Task instructions:
A: In the passage on apricot health risks, copy the text between "Apricots are rich" and "around the nose.", inclusive.
B: According to the passage on apricot health risks, why is the potassium risk tied mainly to dried apricots rather than fresh ones? Answer in one to three sentences.

Potassium Can Build Up

Apricots are one of the more potassium-rich fruits, and dried apricots are among the most concentrated food sources of potassium available. A single cup of dehydrated apricots contains roughly 2,200 mg of potassium, which is nearly half the recommended daily intake for most adults in one serving. Even stewed dried apricots deliver about 1,028 mg per cup.

For most healthy people, extra potassium simply gets filtered out by the kidneys. But if you have chronic kidney disease or take certain blood pressure medications that reduce potassium excretion, large amounts of dried apricots can push potassium levels high enough to cause muscle weakness, tingling, or heart rhythm disturbances. Fresh apricots are much lower in potassium per fruit, so the risk is primarily tied to eating large quantities of dried ones.

Your Skin Can Turn Yellow-Orange

Apricots are rich in beta-carotene, the pigment that gives them their orange color. Eating large amounts over weeks can cause a harmless condition called carotenemia, where the pigment accumulates in the skin and gives it a yellowish or orange tint. This typically shows up first on the palms, soles of the feet, and around the nose.

The threshold is roughly 30 mg of beta-carotene per day sustained over a prolonged period. A single fresh apricot contains about 1 to 2 mg of beta-carotene, so you’d need to eat a substantial daily quantity to reach that level. Carotenemia looks alarming but isn’t dangerous, and the color fades once you cut back. The key distinction from jaundice (which also causes yellowing) is that carotenemia doesn’t affect the whites of your eyes.

Sulfites in Dried Apricots

Commercially dried apricots are treated with sulfur dioxide to preserve their bright orange color and prevent microbial growth. Testing shows that dried apricots contain an average of 240 ppm of free sulfur dioxide, one of the higher concentrations among dried fruits. For most people this is harmless, but sulfites are a known trigger for people with asthma. Reactions can include wheezing, chest tightness, and in rare cases, severe bronchospasm. If you’re sensitive to sulfites, look for unsulfured dried apricots, which are brown rather than orange.

Apricot Kernels Are a Separate Risk

The flesh of an apricot is safe in normal food quantities. The kernel inside the pit is not. Apricot kernels contain amygdalin, a compound that releases cyanide when digested. The European Food Safety Authority has warned that eating more than three small raw apricot kernels in a single serving can exceed safe exposure levels for adults. For toddlers, even half of one small kernel can be too much. Lethal doses of cyanide range from 0.5 to 3.5 mg per kilogram of body weight, and symptoms of poisoning include nausea, headaches, lethargy, falling blood pressure, and nervousness.

Records supplied:
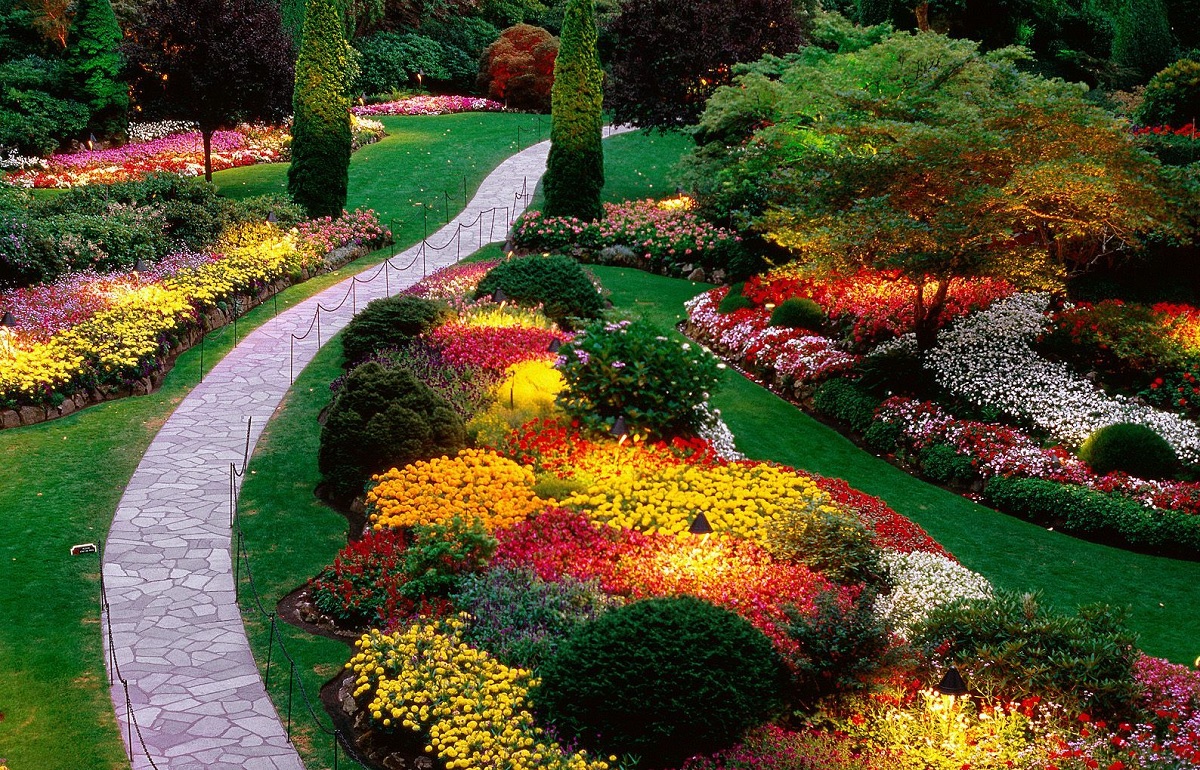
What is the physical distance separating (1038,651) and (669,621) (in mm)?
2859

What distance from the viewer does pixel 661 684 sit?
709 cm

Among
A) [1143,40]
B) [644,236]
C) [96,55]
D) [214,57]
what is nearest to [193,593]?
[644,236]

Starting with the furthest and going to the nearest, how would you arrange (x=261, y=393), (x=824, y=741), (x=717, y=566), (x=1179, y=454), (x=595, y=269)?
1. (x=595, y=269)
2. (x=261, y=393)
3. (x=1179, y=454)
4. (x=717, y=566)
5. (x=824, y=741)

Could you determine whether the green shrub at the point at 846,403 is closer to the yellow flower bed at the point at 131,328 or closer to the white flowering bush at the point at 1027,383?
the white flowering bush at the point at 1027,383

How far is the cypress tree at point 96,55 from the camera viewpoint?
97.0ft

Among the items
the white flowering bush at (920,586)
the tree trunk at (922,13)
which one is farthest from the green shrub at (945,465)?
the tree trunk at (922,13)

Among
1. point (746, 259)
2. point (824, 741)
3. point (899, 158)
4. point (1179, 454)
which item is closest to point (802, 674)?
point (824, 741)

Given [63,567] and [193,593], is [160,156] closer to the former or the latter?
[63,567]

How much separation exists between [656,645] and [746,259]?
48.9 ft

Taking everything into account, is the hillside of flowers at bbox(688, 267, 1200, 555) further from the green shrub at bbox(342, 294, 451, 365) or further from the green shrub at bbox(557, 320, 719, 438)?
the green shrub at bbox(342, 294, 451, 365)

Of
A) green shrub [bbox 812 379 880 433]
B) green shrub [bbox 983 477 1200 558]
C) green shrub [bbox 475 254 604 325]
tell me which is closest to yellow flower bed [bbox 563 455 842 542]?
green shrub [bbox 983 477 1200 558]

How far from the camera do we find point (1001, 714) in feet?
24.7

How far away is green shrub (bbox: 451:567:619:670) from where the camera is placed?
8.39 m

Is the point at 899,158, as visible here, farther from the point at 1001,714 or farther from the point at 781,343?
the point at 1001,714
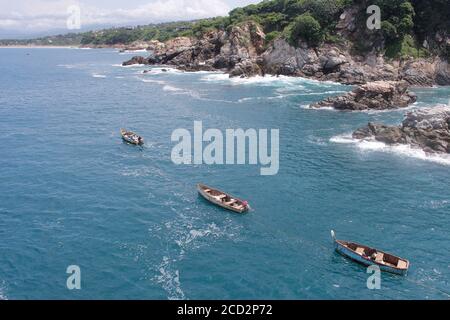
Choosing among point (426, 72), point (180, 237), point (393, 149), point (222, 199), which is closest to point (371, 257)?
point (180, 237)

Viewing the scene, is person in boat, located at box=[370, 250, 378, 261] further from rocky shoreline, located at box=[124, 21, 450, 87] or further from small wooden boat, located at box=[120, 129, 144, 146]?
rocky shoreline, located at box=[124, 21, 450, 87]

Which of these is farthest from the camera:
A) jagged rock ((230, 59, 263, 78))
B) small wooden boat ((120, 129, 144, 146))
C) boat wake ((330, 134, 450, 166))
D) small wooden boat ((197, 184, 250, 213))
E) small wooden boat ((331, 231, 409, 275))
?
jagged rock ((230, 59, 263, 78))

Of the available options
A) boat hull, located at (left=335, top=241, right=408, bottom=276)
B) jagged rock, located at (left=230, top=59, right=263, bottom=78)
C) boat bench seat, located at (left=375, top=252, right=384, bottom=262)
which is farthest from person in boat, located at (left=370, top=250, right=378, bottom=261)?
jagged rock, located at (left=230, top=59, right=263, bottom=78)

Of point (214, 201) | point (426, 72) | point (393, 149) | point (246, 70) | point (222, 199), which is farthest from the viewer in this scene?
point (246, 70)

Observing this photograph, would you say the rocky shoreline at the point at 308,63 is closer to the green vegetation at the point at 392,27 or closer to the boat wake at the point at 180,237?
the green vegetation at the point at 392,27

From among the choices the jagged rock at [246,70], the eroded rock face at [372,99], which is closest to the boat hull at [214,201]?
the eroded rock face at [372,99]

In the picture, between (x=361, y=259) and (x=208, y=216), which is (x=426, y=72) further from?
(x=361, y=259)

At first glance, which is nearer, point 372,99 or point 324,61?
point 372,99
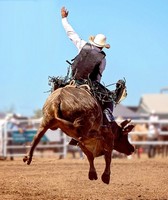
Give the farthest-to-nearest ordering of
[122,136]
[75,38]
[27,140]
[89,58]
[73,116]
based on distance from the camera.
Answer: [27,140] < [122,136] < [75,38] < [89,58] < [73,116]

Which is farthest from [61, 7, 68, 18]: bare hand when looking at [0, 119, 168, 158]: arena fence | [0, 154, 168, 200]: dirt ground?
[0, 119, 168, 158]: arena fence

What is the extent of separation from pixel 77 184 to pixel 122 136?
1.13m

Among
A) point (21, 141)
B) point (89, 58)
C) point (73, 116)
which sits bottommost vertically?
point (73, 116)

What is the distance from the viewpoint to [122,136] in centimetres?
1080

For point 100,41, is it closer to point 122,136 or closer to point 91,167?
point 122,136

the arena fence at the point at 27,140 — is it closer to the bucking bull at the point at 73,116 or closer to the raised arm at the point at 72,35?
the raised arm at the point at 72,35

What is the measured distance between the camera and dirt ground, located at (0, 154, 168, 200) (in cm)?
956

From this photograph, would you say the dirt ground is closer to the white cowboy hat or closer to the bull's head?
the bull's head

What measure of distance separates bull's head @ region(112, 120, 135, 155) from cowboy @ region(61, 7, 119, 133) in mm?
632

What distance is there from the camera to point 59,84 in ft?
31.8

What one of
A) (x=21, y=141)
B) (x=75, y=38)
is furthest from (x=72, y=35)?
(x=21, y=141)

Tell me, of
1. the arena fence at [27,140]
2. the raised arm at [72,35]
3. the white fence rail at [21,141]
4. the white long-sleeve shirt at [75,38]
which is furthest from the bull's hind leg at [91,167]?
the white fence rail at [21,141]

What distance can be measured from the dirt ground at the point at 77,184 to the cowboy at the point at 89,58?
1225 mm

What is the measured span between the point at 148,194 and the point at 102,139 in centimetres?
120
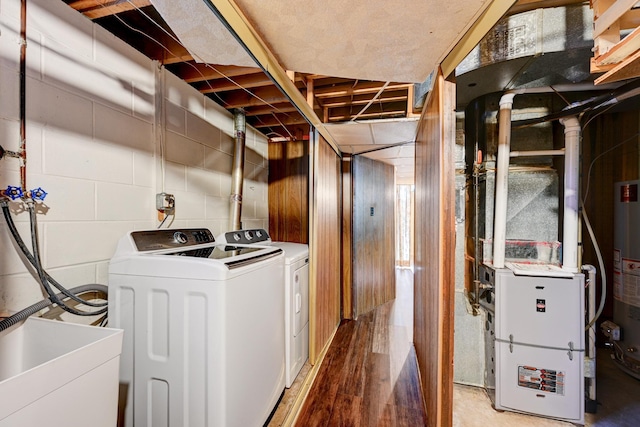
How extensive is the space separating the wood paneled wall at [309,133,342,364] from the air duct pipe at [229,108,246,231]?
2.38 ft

==

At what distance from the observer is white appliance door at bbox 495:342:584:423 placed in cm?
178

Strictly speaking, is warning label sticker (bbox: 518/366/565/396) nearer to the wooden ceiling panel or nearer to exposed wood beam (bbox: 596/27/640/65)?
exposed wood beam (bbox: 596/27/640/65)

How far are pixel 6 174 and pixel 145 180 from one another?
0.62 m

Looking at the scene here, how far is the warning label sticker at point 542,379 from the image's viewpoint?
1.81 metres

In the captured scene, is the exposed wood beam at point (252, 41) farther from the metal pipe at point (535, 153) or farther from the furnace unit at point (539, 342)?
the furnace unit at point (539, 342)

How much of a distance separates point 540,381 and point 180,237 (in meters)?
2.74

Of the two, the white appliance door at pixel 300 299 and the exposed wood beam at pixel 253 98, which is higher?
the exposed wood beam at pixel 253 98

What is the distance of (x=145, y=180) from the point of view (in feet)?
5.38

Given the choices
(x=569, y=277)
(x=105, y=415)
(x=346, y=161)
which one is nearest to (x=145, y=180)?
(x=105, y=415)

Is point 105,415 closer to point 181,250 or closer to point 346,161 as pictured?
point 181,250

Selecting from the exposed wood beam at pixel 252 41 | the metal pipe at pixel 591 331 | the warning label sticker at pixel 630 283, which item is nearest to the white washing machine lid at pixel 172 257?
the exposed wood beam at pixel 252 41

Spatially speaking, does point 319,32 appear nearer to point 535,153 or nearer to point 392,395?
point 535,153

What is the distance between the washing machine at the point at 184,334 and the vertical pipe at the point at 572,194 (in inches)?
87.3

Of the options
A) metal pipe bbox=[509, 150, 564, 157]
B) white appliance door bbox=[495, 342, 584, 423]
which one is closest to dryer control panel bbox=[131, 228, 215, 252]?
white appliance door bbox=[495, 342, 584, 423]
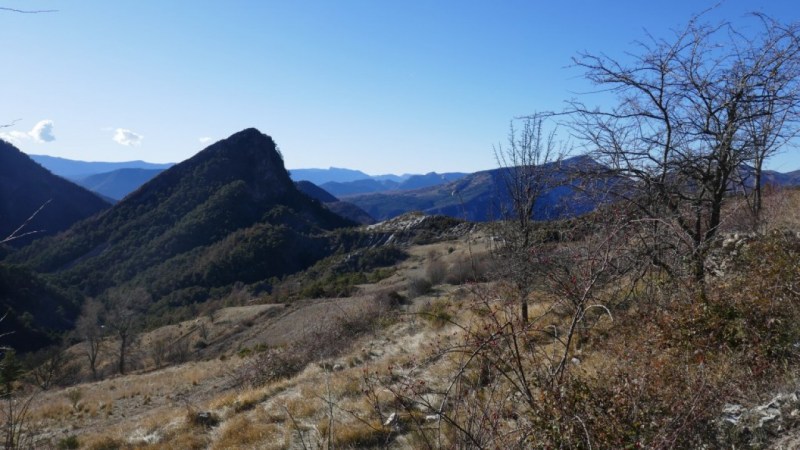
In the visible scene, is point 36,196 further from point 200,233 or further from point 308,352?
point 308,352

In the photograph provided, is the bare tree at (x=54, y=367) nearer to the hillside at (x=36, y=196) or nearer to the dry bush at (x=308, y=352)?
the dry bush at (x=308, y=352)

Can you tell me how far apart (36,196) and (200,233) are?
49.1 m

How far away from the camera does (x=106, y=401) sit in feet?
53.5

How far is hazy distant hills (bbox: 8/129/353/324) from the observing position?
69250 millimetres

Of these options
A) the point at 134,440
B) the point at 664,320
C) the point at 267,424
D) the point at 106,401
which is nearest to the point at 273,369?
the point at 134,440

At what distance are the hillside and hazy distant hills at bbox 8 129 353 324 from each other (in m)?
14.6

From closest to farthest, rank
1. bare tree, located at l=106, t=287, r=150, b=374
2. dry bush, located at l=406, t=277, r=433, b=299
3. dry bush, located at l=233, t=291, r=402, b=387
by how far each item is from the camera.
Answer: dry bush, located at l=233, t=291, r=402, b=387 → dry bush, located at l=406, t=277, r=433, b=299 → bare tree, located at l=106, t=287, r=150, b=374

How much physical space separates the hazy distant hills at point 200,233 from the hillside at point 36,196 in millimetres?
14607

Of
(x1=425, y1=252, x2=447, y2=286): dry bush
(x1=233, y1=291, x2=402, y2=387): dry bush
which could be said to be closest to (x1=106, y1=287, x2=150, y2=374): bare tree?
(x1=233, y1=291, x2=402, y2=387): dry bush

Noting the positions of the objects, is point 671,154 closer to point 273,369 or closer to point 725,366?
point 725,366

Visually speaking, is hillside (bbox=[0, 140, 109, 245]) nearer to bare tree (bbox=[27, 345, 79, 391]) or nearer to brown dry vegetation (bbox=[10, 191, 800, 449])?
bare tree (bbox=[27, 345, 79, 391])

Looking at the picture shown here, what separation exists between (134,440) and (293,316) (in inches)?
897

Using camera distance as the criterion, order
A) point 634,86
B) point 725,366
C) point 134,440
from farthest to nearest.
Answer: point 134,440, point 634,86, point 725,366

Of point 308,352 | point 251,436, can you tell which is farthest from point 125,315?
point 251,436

Results for the exercise:
A:
Apricots are rich in beta-carotene, the pigment that gives them their orange color. Eating large amounts over weeks can cause a harmless condition called carotenemia, where the pigment accumulates in the skin and gives it a yellowish or orange tint. This typically shows up first on the palms, soles of the feet, and around the nose.

B: Fresh apricots are much lower in potassium per fruit. Dried apricots are among the most concentrated food sources of potassium, with roughly 2,200 mg in a cup of dehydrated apricots. The risk therefore comes mainly from eating large quantities of dried ones.